Droht wegen B.1.351 ein "zweites Ischgl"?

Nördlich des Brenners bereitet indes die Ausbreitung der südafrikanischen Virus-Variante B.1.351 große Sorge. Schon am Mittwoch hatte die Virologin Dorothee von Laer von der Universität Innsbruck gefordert, das Bundesland Tirol zu isolieren. Sie kritisierte die Landesregierung und die lokalen Behörden für den Umgang mit der Ausbreitung der Mutanten scharf - und warnte gar vor einem "zweiten Ischgl". Bislang wurden laut Land Tirol 165 B.1.351-Fälle bestätigt, außerdem gebe es 230 Verdachtsfälle. Eigentlich sollten von Montag an, wie überall in Österreich, unter strengen Sicherheitsauflagen die Friseure und Händler wieder aufsperren dürfen. Doch nun streiten die Landesregierung und die Bundesregierung seit Tagen über den Öffnungsfahrplan.

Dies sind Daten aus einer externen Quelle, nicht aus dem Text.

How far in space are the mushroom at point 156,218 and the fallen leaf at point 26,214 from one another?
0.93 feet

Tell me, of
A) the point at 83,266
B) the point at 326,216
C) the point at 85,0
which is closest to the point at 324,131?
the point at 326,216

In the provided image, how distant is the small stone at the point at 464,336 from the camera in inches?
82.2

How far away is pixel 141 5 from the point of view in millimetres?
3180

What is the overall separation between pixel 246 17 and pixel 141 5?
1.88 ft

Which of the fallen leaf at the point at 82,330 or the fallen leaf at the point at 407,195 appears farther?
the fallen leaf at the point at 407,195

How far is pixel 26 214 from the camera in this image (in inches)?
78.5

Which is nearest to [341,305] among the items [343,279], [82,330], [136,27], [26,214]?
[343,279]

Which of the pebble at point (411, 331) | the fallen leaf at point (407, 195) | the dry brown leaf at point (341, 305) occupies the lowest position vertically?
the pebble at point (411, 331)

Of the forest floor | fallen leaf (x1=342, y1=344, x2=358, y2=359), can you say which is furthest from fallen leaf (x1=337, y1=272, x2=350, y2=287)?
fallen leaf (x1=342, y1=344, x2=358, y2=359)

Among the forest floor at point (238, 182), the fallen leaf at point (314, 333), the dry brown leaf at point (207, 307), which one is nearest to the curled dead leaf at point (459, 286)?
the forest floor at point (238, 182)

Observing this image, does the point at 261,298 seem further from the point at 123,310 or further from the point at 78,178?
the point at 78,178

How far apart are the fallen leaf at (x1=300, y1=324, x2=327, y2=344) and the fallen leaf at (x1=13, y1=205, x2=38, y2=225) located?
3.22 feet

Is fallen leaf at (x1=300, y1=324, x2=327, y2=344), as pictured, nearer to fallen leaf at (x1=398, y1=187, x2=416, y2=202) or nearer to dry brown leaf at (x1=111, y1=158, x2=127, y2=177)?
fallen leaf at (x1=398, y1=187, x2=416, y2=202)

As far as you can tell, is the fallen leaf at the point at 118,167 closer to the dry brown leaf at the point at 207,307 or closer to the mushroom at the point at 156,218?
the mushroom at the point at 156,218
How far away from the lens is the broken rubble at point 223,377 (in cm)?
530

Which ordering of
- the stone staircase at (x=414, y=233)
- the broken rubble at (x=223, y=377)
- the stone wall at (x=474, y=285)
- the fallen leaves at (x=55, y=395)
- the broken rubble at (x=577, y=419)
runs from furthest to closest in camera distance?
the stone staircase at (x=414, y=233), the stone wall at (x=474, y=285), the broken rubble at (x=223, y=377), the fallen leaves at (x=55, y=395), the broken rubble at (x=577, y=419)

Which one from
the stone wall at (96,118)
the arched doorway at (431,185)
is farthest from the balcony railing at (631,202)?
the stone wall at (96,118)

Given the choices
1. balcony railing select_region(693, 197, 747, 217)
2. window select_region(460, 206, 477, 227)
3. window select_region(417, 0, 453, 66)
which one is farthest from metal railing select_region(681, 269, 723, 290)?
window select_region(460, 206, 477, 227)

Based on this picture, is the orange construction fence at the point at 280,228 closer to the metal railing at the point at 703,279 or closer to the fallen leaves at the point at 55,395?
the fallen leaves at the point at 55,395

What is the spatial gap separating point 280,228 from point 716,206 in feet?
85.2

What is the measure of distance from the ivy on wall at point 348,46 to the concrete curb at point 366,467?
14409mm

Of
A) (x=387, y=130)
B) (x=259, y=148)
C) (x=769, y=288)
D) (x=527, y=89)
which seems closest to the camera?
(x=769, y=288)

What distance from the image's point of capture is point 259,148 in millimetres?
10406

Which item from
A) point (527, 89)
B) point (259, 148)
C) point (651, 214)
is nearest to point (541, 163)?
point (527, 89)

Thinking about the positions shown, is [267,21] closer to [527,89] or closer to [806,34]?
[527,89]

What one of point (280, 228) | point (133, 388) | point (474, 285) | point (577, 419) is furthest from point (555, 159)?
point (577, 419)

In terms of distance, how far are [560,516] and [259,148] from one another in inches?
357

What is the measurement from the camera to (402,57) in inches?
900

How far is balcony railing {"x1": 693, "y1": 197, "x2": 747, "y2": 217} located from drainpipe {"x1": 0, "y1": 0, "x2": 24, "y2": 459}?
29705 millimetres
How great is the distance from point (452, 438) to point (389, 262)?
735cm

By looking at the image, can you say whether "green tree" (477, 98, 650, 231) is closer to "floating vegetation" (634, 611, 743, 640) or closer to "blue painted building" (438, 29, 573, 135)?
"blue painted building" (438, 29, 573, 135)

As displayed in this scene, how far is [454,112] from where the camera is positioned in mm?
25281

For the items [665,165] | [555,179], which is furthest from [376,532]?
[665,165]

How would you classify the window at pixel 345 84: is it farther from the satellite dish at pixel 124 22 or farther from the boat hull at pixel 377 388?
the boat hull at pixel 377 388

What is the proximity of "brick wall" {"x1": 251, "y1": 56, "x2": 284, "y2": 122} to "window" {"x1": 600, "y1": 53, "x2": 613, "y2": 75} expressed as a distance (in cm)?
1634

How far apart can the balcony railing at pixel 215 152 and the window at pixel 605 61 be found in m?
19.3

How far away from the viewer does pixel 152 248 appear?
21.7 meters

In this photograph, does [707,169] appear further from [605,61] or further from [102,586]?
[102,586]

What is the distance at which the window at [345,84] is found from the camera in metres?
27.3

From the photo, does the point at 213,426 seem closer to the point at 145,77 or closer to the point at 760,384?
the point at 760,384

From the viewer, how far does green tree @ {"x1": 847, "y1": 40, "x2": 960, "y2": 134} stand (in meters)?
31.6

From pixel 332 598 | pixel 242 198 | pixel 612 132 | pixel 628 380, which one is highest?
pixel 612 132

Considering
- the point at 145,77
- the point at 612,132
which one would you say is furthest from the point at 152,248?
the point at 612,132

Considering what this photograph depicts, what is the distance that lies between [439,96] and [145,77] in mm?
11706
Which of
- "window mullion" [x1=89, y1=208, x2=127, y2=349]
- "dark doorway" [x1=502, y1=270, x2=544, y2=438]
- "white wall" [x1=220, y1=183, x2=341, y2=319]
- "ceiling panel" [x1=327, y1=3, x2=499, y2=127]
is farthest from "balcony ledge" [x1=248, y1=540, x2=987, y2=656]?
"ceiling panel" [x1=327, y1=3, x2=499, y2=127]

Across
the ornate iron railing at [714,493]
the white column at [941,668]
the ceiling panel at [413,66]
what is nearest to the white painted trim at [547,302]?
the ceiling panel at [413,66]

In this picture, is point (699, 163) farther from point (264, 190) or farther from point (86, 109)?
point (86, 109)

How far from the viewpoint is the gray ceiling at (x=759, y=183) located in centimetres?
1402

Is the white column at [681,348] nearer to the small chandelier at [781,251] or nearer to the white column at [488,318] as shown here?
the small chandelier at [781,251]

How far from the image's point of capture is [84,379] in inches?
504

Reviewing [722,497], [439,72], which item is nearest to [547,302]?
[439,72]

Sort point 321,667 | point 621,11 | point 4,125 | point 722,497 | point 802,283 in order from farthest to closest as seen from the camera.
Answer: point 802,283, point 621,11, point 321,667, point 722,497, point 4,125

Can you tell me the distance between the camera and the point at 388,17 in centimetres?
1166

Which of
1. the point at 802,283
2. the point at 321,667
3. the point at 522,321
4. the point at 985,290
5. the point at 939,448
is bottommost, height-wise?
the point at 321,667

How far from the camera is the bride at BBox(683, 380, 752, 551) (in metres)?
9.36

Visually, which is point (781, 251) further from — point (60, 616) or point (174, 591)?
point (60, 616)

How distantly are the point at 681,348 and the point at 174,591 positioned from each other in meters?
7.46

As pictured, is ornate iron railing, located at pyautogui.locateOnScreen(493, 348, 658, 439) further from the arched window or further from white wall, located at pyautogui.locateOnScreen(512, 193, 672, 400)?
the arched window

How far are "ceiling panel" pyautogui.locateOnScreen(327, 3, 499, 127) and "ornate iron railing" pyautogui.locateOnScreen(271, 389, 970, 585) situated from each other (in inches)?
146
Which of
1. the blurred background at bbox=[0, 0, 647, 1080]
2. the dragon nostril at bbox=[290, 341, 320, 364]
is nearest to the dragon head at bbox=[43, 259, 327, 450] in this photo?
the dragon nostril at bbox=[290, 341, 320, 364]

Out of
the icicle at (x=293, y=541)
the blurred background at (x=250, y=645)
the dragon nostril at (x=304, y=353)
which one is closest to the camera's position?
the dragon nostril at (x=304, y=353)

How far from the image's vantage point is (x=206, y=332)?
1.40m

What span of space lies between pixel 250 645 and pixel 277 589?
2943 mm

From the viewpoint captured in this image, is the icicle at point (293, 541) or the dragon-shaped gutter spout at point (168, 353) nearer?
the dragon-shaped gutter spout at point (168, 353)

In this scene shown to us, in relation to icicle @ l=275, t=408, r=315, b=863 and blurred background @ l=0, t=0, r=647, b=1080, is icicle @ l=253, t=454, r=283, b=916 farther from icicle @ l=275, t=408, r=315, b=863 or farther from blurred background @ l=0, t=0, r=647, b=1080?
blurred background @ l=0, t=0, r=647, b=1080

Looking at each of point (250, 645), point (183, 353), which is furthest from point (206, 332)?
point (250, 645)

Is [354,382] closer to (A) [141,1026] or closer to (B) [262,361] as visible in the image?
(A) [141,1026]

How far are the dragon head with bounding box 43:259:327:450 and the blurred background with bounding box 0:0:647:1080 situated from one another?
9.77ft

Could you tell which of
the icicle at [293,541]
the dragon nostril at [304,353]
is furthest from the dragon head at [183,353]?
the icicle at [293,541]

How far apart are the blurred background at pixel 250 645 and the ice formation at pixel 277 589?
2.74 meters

Während in Wien die Isolation einzelner Regionen oder des ganzen Bundeslandes geprüft wird, baut man in Innsbruck auf Massentests, verschärftes Contact-Tracing und besseren Schutz für Alters- und Pflegeheime; das Büro von Landeshauptmann Günther Platter (ÖVP) verwies am Sonntag noch einmal auf die "deutlich rückläufige Corona-Infektionszahl". Eine Entscheidung über die weitere Vorgehensweise hatte Gesundheitsminister Rudolf Anschober (Grüne) für Sonntagabend angekündigt. Anders als in Südtirol denkt man in Tirol jedenfalls keineswegs daran, kleinlaute Töne anzuschlagen. Das machte Christoph Walser, Präsident der Tiroler Wirtschaftskammer, am Sonntagabend zum wiederholten Male unmissverständlich klar. In der Nachrichtensendung ZiB2 sagte er: "Wir sperren auf." Wenig später wurde bekannt, dass die Gespräche zwischen Bundesregierung und Land Tirol ohne Ergebnis vertagt wurden.